What Birmingham's analysis omits to mention is the role of capital charges in the pressure felt by hospital budgets. Capital charges, which force hospitals to earn commercial returns, were introduced by the previous government to make transfer to private health provision that much easier. This rump of a privatisation policy continues to influence the NHS asset base by encouraging ward and hospital closure in much the same way as the old window tax encouraged bricking up windows (D Mayston, paper in preparation). To pay for the privately financed project in Birmingham, the expected rate of return on redeveloped hospitals has been increased from the current 6% to 13%.3 So hospital costs are artificially inflated rather than hospitals simply being too expensive.
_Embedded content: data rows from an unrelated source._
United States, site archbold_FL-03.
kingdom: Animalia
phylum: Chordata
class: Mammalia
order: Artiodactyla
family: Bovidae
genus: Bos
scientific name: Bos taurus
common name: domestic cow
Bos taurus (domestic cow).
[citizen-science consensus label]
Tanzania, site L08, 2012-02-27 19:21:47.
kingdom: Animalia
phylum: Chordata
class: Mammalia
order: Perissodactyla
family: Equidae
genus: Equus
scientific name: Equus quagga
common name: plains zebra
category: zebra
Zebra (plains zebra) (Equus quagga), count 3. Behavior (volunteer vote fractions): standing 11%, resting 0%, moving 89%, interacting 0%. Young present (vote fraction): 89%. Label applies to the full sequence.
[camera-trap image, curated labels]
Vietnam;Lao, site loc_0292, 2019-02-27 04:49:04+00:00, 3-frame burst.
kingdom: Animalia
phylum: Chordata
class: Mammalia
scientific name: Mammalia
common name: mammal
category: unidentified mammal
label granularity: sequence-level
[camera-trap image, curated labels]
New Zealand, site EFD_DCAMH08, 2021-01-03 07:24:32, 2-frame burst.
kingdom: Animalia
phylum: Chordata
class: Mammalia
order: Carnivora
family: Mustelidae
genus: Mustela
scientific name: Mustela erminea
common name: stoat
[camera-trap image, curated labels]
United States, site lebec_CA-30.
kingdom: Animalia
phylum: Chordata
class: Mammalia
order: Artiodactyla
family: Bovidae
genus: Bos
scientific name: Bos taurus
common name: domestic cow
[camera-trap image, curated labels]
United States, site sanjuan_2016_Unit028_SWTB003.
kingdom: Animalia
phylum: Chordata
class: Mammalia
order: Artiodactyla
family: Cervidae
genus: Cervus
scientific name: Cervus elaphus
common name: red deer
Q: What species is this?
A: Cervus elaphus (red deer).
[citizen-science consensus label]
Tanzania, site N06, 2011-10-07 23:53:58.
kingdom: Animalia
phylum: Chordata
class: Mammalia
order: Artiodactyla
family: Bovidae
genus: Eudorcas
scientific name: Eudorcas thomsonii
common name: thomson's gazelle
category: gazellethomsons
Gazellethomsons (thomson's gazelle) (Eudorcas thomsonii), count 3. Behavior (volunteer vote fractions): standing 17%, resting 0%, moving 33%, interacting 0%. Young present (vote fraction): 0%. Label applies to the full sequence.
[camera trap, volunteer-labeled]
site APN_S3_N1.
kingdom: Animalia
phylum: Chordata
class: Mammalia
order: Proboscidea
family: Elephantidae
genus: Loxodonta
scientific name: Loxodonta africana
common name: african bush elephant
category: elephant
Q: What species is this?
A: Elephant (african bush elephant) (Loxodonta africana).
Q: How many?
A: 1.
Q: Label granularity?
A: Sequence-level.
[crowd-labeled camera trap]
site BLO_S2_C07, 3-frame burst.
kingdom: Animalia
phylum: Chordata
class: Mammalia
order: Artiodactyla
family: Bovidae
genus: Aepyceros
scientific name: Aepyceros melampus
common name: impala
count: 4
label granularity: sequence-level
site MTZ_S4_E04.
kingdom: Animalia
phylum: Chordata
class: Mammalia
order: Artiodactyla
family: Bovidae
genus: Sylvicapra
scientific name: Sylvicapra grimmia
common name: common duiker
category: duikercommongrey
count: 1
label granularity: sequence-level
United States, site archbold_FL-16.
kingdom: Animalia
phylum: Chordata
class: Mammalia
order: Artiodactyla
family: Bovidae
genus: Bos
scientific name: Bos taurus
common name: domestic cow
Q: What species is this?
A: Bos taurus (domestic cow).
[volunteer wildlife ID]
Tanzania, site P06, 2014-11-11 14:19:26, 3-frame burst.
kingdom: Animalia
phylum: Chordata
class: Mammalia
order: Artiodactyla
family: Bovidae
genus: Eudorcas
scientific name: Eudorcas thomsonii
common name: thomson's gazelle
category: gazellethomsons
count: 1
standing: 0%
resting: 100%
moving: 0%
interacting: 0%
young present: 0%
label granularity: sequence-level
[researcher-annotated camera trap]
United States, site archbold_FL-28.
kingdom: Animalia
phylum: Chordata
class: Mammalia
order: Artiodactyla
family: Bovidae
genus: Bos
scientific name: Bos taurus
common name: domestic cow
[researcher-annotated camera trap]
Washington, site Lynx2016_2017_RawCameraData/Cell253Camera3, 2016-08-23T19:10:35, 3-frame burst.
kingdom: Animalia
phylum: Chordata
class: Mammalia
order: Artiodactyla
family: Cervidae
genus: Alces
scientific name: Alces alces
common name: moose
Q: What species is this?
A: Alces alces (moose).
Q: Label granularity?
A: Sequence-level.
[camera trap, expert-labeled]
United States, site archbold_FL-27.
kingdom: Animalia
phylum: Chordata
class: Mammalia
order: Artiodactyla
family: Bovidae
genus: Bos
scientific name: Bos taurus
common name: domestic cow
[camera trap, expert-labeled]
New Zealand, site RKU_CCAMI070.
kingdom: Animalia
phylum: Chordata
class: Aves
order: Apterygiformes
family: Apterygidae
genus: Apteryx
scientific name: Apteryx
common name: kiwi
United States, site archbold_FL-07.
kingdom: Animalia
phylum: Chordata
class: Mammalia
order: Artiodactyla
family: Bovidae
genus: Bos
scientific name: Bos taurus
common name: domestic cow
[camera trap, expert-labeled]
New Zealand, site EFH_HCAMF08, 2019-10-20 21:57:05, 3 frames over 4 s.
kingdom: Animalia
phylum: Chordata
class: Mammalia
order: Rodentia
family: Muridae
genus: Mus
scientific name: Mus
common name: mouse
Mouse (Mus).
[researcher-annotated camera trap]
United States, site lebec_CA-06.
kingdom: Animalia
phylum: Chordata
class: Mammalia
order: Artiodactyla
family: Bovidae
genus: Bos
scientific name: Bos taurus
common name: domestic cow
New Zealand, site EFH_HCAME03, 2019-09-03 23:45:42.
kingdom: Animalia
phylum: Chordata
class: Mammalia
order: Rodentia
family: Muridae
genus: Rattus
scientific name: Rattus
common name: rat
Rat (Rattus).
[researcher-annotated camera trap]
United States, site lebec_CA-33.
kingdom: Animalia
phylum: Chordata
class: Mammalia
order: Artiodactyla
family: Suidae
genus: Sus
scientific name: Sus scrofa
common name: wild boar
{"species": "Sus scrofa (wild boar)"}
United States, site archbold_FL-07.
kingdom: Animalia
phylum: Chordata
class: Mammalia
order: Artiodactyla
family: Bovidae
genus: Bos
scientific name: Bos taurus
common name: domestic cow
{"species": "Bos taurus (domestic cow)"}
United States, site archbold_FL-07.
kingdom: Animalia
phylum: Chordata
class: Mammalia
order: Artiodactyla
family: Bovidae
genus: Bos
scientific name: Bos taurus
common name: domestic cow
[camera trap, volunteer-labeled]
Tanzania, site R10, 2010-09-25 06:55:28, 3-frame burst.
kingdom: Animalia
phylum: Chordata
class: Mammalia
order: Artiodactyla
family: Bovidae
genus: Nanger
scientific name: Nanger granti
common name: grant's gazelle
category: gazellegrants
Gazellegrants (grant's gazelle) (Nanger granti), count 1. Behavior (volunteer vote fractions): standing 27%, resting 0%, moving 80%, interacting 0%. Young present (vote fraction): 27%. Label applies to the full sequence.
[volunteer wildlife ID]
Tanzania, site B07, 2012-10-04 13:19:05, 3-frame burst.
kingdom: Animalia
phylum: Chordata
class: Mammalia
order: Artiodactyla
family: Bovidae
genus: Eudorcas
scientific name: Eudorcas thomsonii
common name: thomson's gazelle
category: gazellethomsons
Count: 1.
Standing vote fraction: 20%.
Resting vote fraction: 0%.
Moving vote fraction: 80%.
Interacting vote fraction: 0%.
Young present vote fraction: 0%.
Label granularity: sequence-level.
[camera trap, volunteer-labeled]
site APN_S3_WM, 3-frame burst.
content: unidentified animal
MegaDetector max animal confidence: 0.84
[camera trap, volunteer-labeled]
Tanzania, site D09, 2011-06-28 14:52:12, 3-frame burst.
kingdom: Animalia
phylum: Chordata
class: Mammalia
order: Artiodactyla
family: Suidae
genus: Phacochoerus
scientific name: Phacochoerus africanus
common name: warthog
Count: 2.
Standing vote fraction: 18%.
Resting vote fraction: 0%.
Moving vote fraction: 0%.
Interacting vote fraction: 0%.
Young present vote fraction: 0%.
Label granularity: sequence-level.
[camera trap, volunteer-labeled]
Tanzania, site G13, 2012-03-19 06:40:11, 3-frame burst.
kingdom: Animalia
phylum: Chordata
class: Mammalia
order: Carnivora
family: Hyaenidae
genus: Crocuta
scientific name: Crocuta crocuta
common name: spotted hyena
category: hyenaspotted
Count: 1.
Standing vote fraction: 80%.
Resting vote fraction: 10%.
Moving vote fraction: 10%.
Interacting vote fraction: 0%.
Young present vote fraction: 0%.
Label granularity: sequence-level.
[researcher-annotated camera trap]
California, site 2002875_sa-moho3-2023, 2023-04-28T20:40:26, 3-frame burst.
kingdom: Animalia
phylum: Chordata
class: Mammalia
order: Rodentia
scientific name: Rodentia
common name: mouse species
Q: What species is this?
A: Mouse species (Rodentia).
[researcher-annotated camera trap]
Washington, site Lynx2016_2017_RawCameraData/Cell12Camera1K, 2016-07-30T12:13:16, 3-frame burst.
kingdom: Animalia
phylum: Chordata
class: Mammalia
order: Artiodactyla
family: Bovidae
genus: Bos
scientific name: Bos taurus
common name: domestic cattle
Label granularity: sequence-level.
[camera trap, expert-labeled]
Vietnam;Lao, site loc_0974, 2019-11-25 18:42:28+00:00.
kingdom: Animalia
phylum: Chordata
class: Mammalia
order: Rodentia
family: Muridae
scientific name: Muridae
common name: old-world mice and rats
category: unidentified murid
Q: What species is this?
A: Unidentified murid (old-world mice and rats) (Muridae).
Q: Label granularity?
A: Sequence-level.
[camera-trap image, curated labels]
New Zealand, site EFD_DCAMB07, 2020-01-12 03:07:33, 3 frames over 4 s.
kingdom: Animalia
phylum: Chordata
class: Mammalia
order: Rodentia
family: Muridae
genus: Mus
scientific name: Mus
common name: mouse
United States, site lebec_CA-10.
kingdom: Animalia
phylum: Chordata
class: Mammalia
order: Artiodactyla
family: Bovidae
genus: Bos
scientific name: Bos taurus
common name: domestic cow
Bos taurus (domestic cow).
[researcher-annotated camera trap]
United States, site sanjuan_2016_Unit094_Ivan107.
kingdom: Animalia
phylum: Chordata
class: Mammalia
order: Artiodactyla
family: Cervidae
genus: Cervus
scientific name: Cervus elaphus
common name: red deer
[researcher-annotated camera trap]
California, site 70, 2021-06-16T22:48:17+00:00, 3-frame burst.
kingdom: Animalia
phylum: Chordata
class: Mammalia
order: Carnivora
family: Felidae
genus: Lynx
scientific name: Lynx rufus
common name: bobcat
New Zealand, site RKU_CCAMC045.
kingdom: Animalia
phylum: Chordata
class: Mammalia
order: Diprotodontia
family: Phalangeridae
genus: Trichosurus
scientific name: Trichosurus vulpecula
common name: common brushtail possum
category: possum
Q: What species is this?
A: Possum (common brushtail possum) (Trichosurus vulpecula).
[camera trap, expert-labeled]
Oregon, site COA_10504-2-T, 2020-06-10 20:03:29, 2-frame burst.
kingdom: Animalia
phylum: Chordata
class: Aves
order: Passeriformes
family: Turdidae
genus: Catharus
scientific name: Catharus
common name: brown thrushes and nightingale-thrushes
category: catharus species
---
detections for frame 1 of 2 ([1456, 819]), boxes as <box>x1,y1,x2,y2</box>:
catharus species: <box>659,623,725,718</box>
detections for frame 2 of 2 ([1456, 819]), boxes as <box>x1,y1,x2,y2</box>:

The problem for Birmingham and Edinburgh, and the other areas which are using capital spending to drive out labour from the hospital sector, is that no one is yet clear what sort of health service will result or whether it will save money. In the past the impact of capital charges was felt by chronically sick and elderly patients. The impact of the private finance initiative will be wider as early discharge and prevented admission have their effects across the board. How will these patients react when they are directed to cheaper alternatives and what sort of care can they expect to find there?